By BRYNA GODAR
MADISON, Wis. (AP) — More than half of the applicants vying to replace retiring Wisconsin Supreme Court Justice David Prosser already owe their jobs to Gov. Scott Walker — and now he could tap one of them for the state’s highest court.
Walker released the names of 10 of the 11 applicants Friday, including attorney Andrew Brown of River Falls; Madison attorney Claude Covelli; state appellate judges Mark Gundrum, Brian Hagedorn and Thomas Hruz; Jefferson County Circuit Judge Randy Koschnick, who is the father of Walker’s chief staff attorney; Marinette County Circuit Judge James Morrison; Wisconsin Public Service Commission Chairwoman Ellen Nowak; Milwaukee attorney Paul Scoptur; and Madison attorney Jim Troupis.

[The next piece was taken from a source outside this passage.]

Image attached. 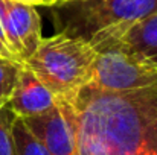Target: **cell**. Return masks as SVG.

Walker’s office says an 11th applicant requested confidentiality. Wisconsin law says the state must withhold an applicant’s identity if the person requests confidentiality in writing, unless they become a final candidate.
Walker expects to appoint a replacement by the time Prosser retires on July 31. It will be the Republican governor’s second appointment to the state’s highest court. He appointed Justice Rebecca Bradley in October after Justice Patrick Crooks died in his chambers. Walker had appointed Bradley to judgeships twice previously, and she won re-election in April.
The governor similarly could tap a previous appointee this time around — he’s appointed at least six of the applicants to their positions.
Gundrum was elected to the state Assembly as a Republican in 1998, serving alongside Walker. Gundrum was elected to the Waukesha County Circuit Court in 2010, and Walker appointed him to the 2nd District Court of Appeals in Waukesha in 2011.
Hagedorn was Walker’s chief legal counsel until Walker appointed him to the District 2 Court of Appeals in 2015. He previously worked in the state Department of Justice, as a Milwaukee attorney and as clerk to Justice Michael Gableman.
Walker appointed Hruz to the District 3 Court of Appeals in 2014. Hruz, previously a Milwaukee attorney, also clerked for Prosser.
As for Morrison and Troupis, Walker appointed both to circuit judgeships — Morrison in 2012 and Troupis in 2015. Both were in private practice prior to their appointments. Troupis’ appointment was slated to continue until August, but he stepped down in May.
Walker also appointed Nowak to chair the Public Service Commission. She was legal counsel and chief of staff for the Assembly speaker and was deputy director of School Choice Wisconsin, an organization advocating charter and voucher schools.
Several of the applicants have bid for seats on the state’s highest court before.
Troupis and Covelli, a practicing attorney in Wisconsin for 43 years who specializes in insurance law, both lost out to Bradley for Crooks’ seat. Covelli then launched a brief campaign to compete against Bradley, ending it two months later.
Koschnick ran for the Supreme Court in 2009, unsuccessfully challenging Justice Shirley Abrahamson. He’s been Jefferson County Circuit Court judge since 1999 and was previously a public defender for the county. His daughter, Katie Ignatowski, is Walker’s chief legal counsel.
Ignatowski and Walker’s deputy legal counsel both have recused themselves from the appointment process, according to Walker’s office. Walker’s chief of staff, Rich Zipperer, and former deputy legal counsel Andrew Hitt will serve in their place.
Scoptur works as an injury attorney in Wauwatosa and as an adjunct law professor at Marquette University. Brown lives in River Falls but works at a firm in Minnesota, focusing on construction disputes.
Associated Press writer Todd Richmond also contributed to this report.